INPUT DATA ->
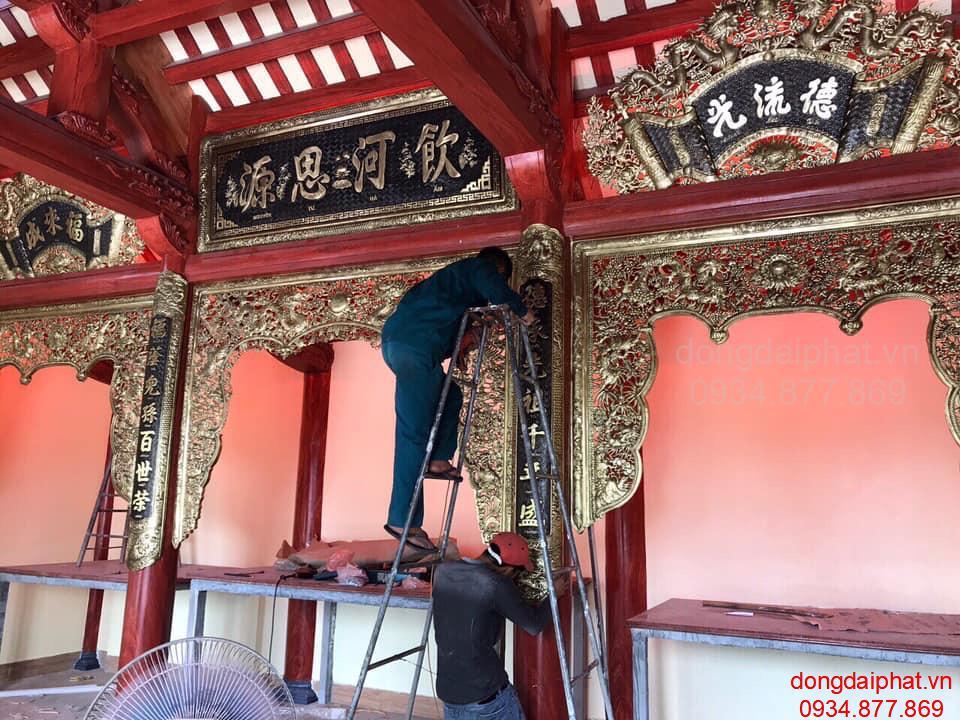 Sản xuất án gian bằng đồng nguyên chất treo phòng thờ tại chùa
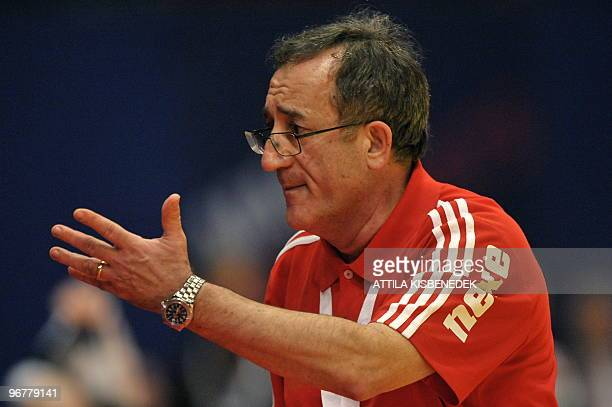 Croatia's coach Lino Cervar gestures on January 31 during the EHF EURO 2010 Handball Championship final Croatia vs France in Wiener Stadthalle in...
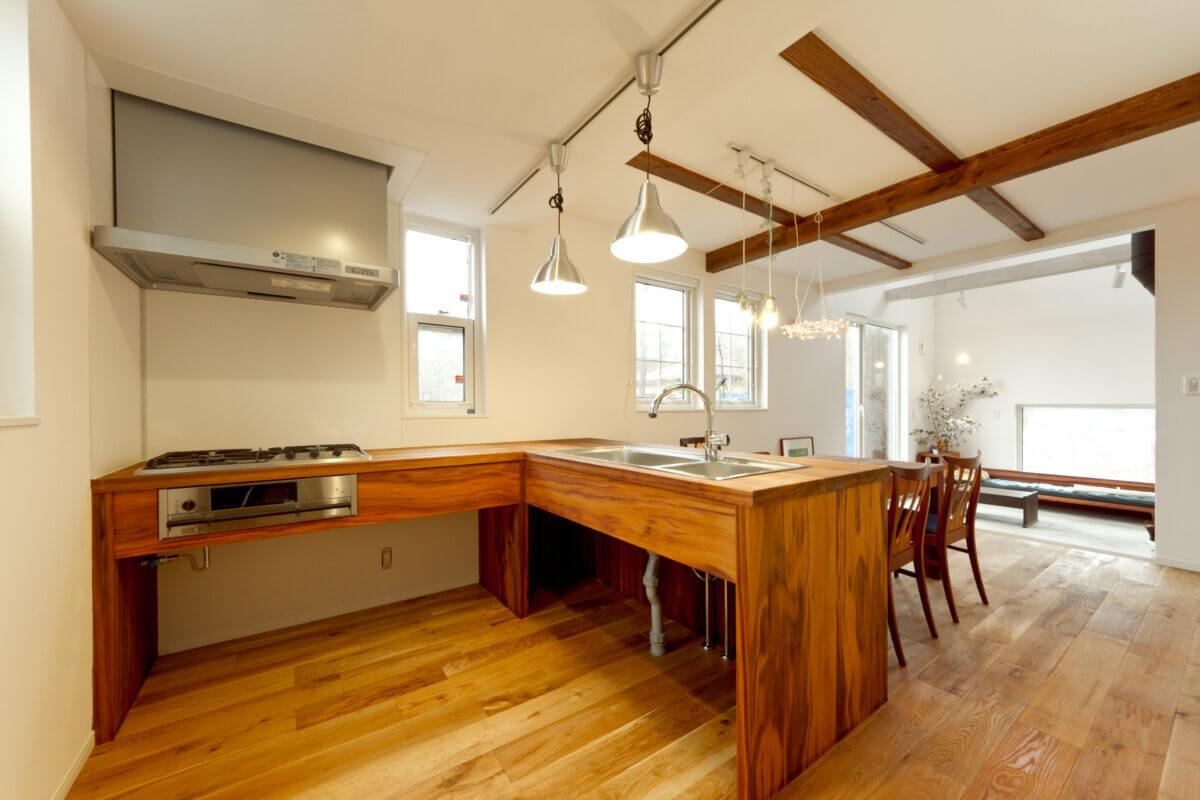 造作のエル型木製キッチン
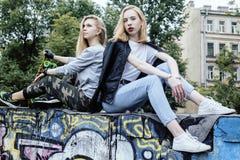 Blonde wirkliche Jugendliche zwei, die heraus zusammen an den besten Freunden des Sommers, Lebensstilleutekonzept hängt Stockfotos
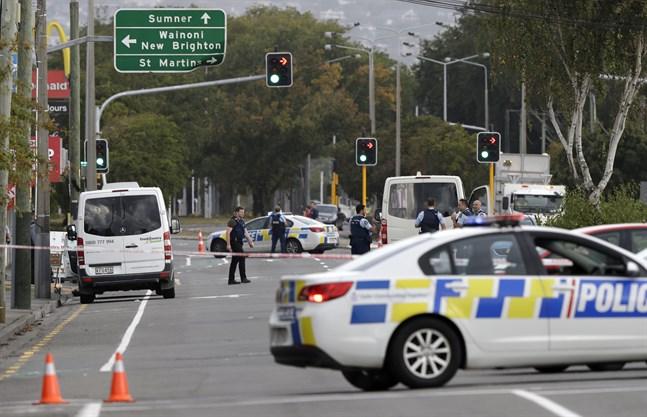 Polisavspärrningar vid Linwood-moskén i Christchurch.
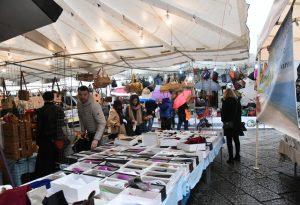 Nonostante la pioggia, successo per il mercato del Forte. LE FOTO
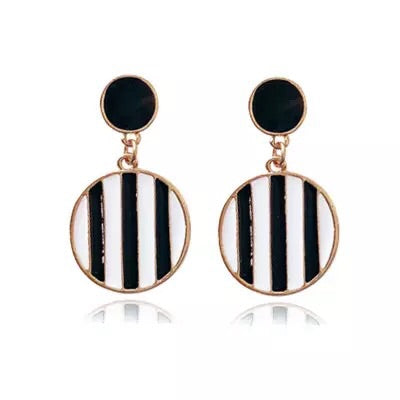 Retro exaggerated oil drops black and white circle earrings
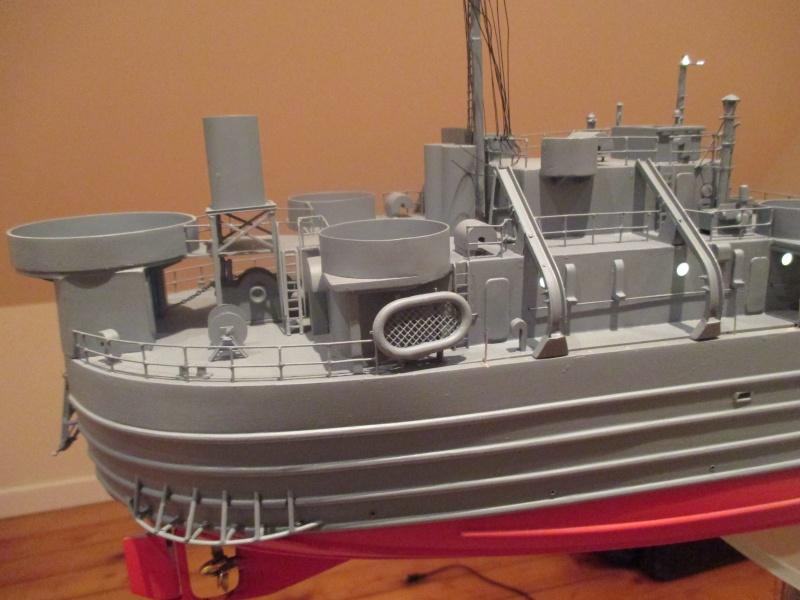 lannding ship tank au 1/100 éme navigant Img_0319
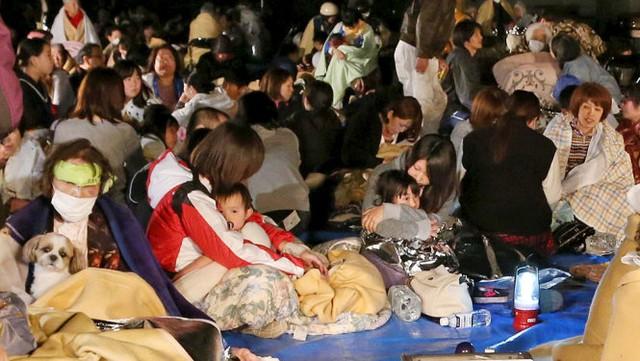 Người dân tại tỉnh Kumamoto được sơ tán ngay sau khi xảy ra trận động đất và rất nhiều dư chấn trong đêm 14-4 (giờ VN) - Ảnh: Reuters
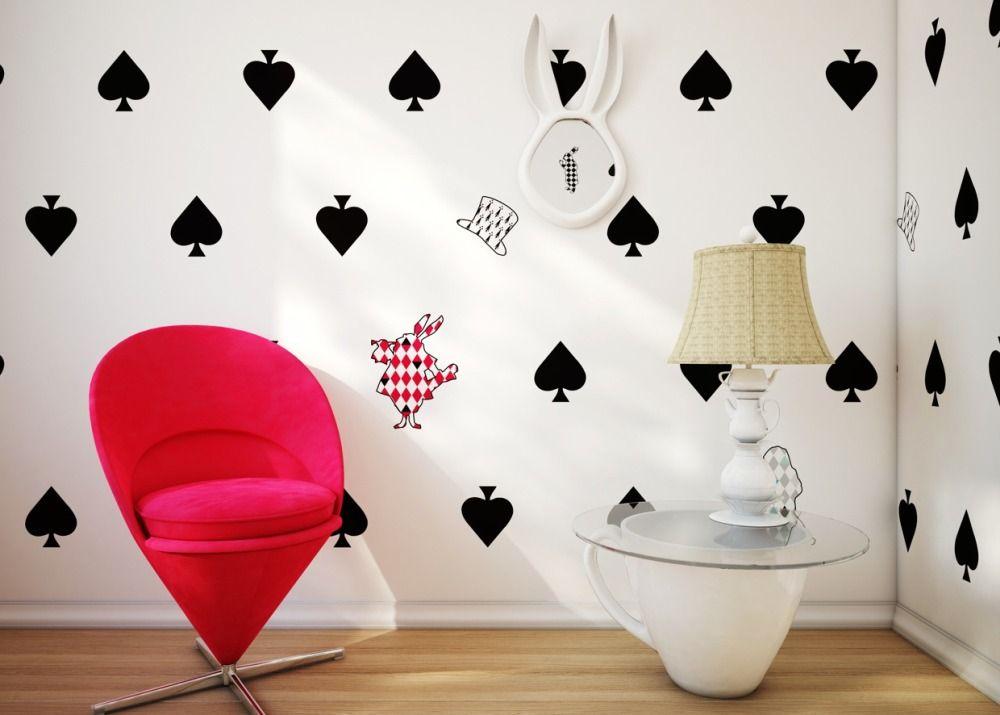 Креативные обои в комнате для девочки-подростка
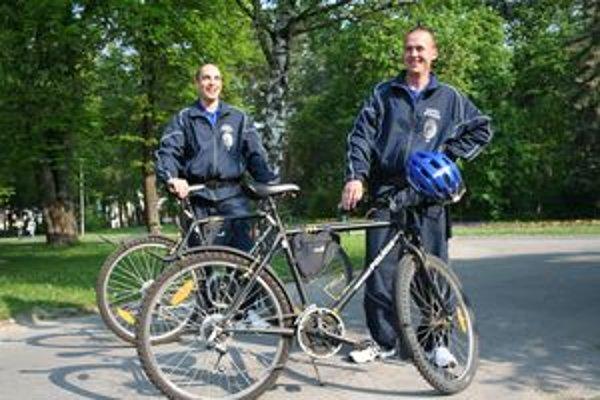 """Piešťanská """"cyklohliadka"""" v parku."""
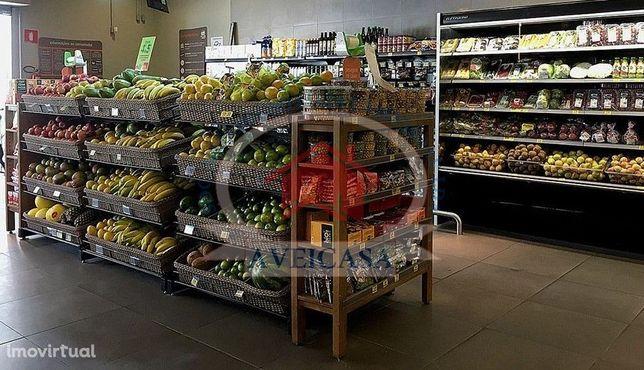 Minimercado Com Habitação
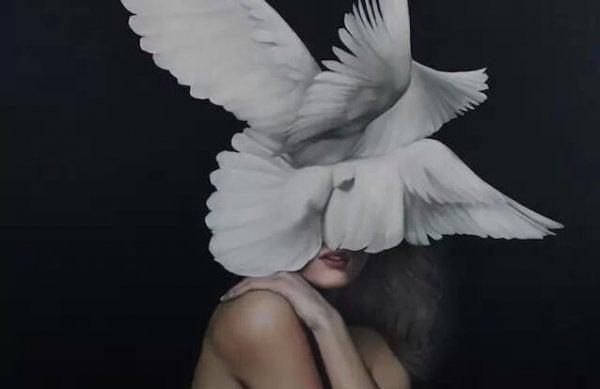 Vrouw met witte duiven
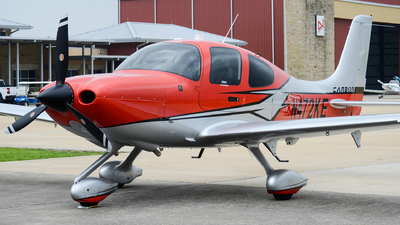 N472KE - Cirrus SR22-GTS G6 Carbon - Private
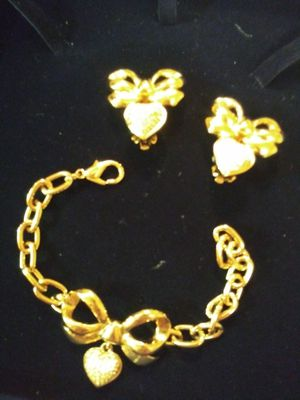 Bracelet and earing Elizabeth Talyor for Sale in Queens, NY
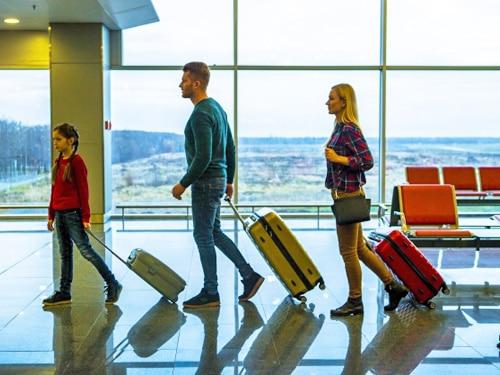 家族旅行用の無料海外旅行保険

WHAT YOU ARE ASKED TO DO ->
Once the line containing "Người dân tại" is found, transcribe it and the rest of the lines to the end of the listing above exactly, omitting all pictures.

ANSWER FOR THIS EXERCISE ->
 Người dân tại tỉnh Kumamoto được sơ tán ngay sau khi xảy ra trận động đất và rất nhiều dư chấn trong đêm 14-4 (giờ VN) - Ảnh: Reuters
 Креативные обои в комнате для девочки-подростка
 """Piešťanská """"cyklohliadka"""" v parku."""
 Minimercado Com Habitação
 Vrouw met witte duiven
 N472KE - Cirrus SR22-GTS G6 Carbon - Private
 Bracelet and earing Elizabeth Talyor for Sale in Queens, NY
 家族旅行用の無料海外旅行保険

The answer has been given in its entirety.